Paul and Lindsey with Miahna, a fellow intern at Wichita Mountains Wildlife Refuge (Photo by: Miahna Corella)

Bear River Migratory Bird Refuge: where the skies are filled by wings of thunder

After leaving the prairies of Oklahoma, we returned north to the Great Salt Lake region of Utah, home of Bear River Migratory Bird Refuge. Like Wichita Mountains, this refuge is old, dating back to 1928 when it became the first wildlife refuge created by an act of Congress. Like Wichita Mountains, Bear River has an active Friends group and is loved by the local community. However, unlike Wichita Mountains, Bear River was designed as a refuge for migratory birds, preserving the famous sound of “wings of thunder.” From the bird shaped design of the visitor center to the giant American avocet that greets you as you enter, the importance of birds at the refuge is made abundantly clear. The visitor center also prominently displays an airboat, commemorating the wildlife biologists who developed this method of harnessing the power of air as a way to effectively navigate the refuge’s wetlands. In addition to the visitor center, the refuge features a 12 mile auto tour loop through the wetland area, with several pullovers and viewing platforms for birders.

View of the Wasatch range from the auto tour at Bear River Migratory Bird Refuge (Photo by: Lindsey Broadhead)

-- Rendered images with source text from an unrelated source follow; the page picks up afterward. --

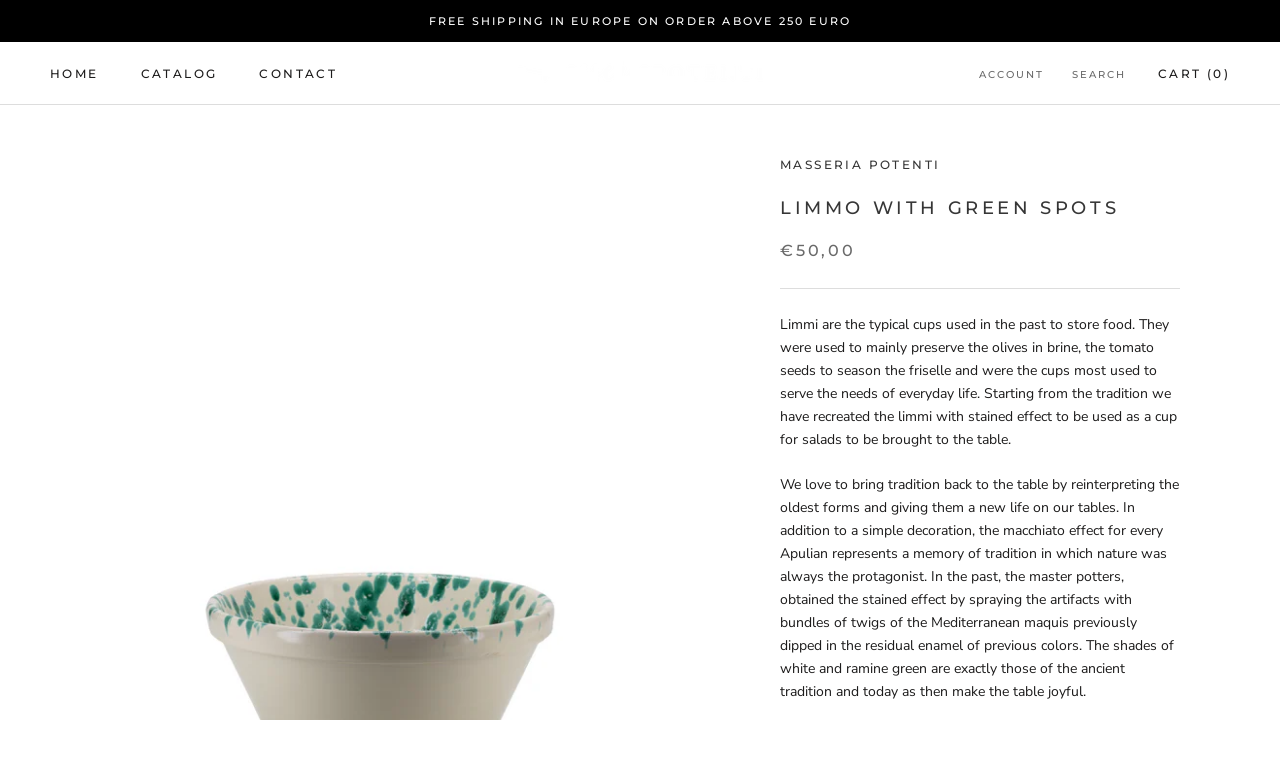

--- FILE ---
content_type: text/javascript
request_url: https://shopmasseriapotenti.com/cdn/shop/t/5/assets/custom.js?v=183944157590872491501649424582
body_size: -764
content:
//# sourceMappingURL=/cdn/shop/t/5/assets/custom.js.map?v=183944157590872491501649424582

Our first weekend at Bear River coincided with National Public Lands Day, a national day of service and celebration of our public land systems. We were able to assist with Bear River’s commemoration of the day by running activities for guests. The visitor center’s classroom, normally closed to guests, was opened up, allowing visitors to examine natural history specimens or enjoy the collection of bird puppets. To help guests learn more about the birds that call this refuge home, a station was set up to depict various beak types, with interactive components for hands on learning. In addition, we were provided with materials to set up a track making activity, allowing guests to leave with a free, educational souvenir. Unfortunately, the skies were not fully cooperative this day, as cold rain kept us from having the high visitation we were expecting. Nevertheless, those visitors who did join us were enthusiastic participants, eager to learn and grateful for our efforts.

Paul and Lindsey ready to help visitors make tracks (Photo by: Kathi Stopher)

Our last weekend at Bear River introduced us to a new kind of visitor: hunters. During hunting season, Bear River’s wetlands are opened up to waterfowl hunters, who came out in great numbers to take advantage of this opportunity. Purchases of duck stamps (which are required for hunting migratory waterfowl) provide an important source of income for the refuge, while refuge regulations and wardens help ensure that game species are sustainably hunted while nom-game species continue to be protected. The hunting community’s support was invaluable in the creation of the refuge almost a century ago, and this partnership continues to be crucial today.

Conclusion

From the Columbia River in Washington, to the Wichita Mountains in Oklahoma, to the Migratory birds in Utah, our adventures thus far have taken us to refuges defined by access to water, land, and sky. Along the way, we have met a wide variety of visitors, from dedicated local fishermen to international sightseers. Despite their diversity in uses, all were unified by their appreciation for the continued access to wildlife provided by these refuges. As we continue our journey through California and return to Washington, we expect to continue to see how both people and animals benefit from the work of the National Wildlife Refuge System.